To determine if beliefs about MOUD are linked to providing the medication to people with opioid use disorders, Stewart and colleagues surveyed leaders of 45 publicly funded substance use disorder treatment centers in Philadelphia that serve a total of nearly 79,000 patients. Questions were about workforce, organization, funding, regulations, and beliefs about providing MOUD at their center. The researchers analyzed the findings by dividing centers into high and low adopters, with high adoption defined as more than half of clients with opioid use disorder receiving MOUD.

Most leaders endorsed financing for physician time, lab tests, and medications as a barrier to implementing MOUD at their treatment center. However, these financial barriers did not distinguish between high and low adopters. Instead, belief-related barriers were significantly different among leaders of organizations with low and high MOUD use, with survey respondents from low-adopting centers significantly more likely to endorse 9 of 10 MOUD-belief barriers.

Belief barriers included that MOUD causes cognitive impairment that interferes with treatment or have adverse effects on bones and teeth. Low MOUD-adopting center leaders also endorsed concerns about selling the agonist buprenophine or mixing it with other drugs to get high. Other endorsed beliefs were that patients aren’t interested in MOUD and that providing MOUD is “substituting one drug for another.”

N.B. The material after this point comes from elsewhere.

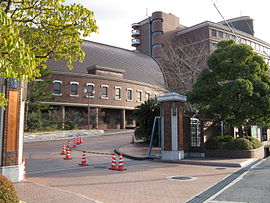 帝塚山学院大学　泉ヶ丘キャンパス体育館・本館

The Philadelphia mandate allows facilities to not provide MOUD directly but document linking patients to external programs. Low-adopting centers were significantly more likely to do this, suggesting that eliminating this option could move more centers to offer MOUD directly to patients. Standardizing how clinicians present treatment options for opioid use disorder could reduce differences between low-adopting and high-adopting facilities. Changing attitudes about MOUD will also require interventions at the patient and family level, since many leaders of low-adopting centers say their patients aren’t interested in MOUD.

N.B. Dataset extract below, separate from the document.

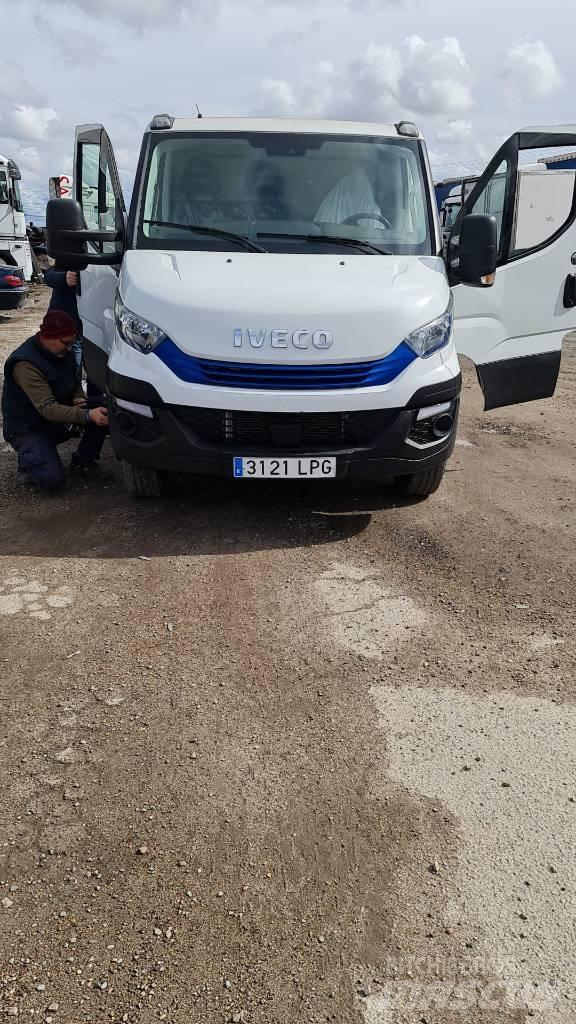 Iveco Daily 70C14GNC Оборудване за отстраняване на отломки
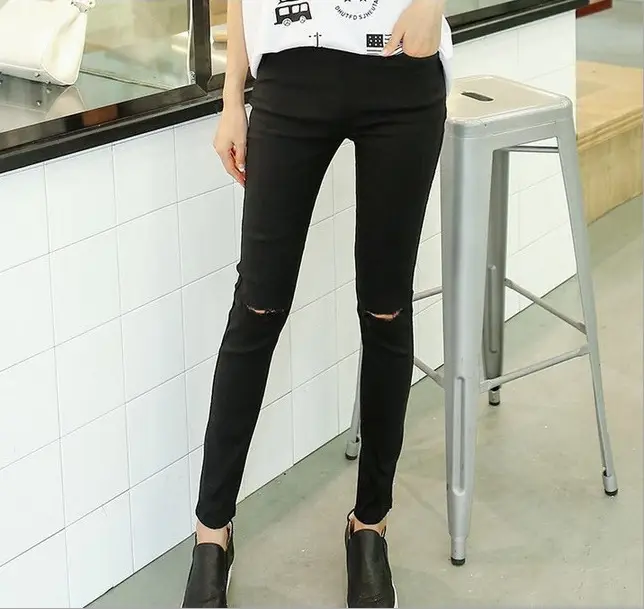 2020 Summer Women's Striped Knee-Length Top with Black Leggings - Image 6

Beliefs about lack of evidence supporting the clinical effectiveness of MOUD did not distinguish between leaders of high-adopting and low-adopting treatment centers. Stewart notes that this result and her experience visiting community treatment centers and interviewing their leaders suggest that showing them research evidence supporting MOUD does not convince them to provide it.

Instead, evidence on clients from their own organization who use MOUD would be more relevant. In particular, since treatment center leaders interact with their patients daily, narratives and testimonials from people who have experienced opioid use disorder and MOUD, perhaps even from patients of the low-adopting treatment facilities, would be most meaningful at showing the impact of MOUD.

The study, Not in my Treatment Center: Leadership’s Perception of Barriers to MOUD Adoption,  was published in Journal of Substance Abuse Treatment on October 13, 2022. Authors are Rebecca E. Stewart, Nicholas C. Cardamone, David S. Mandell, Nayoung Kwon, Kyle M. Kampman, Hannah K. Knudsen, Christopher W. Tjoa, Steven C. Marcus.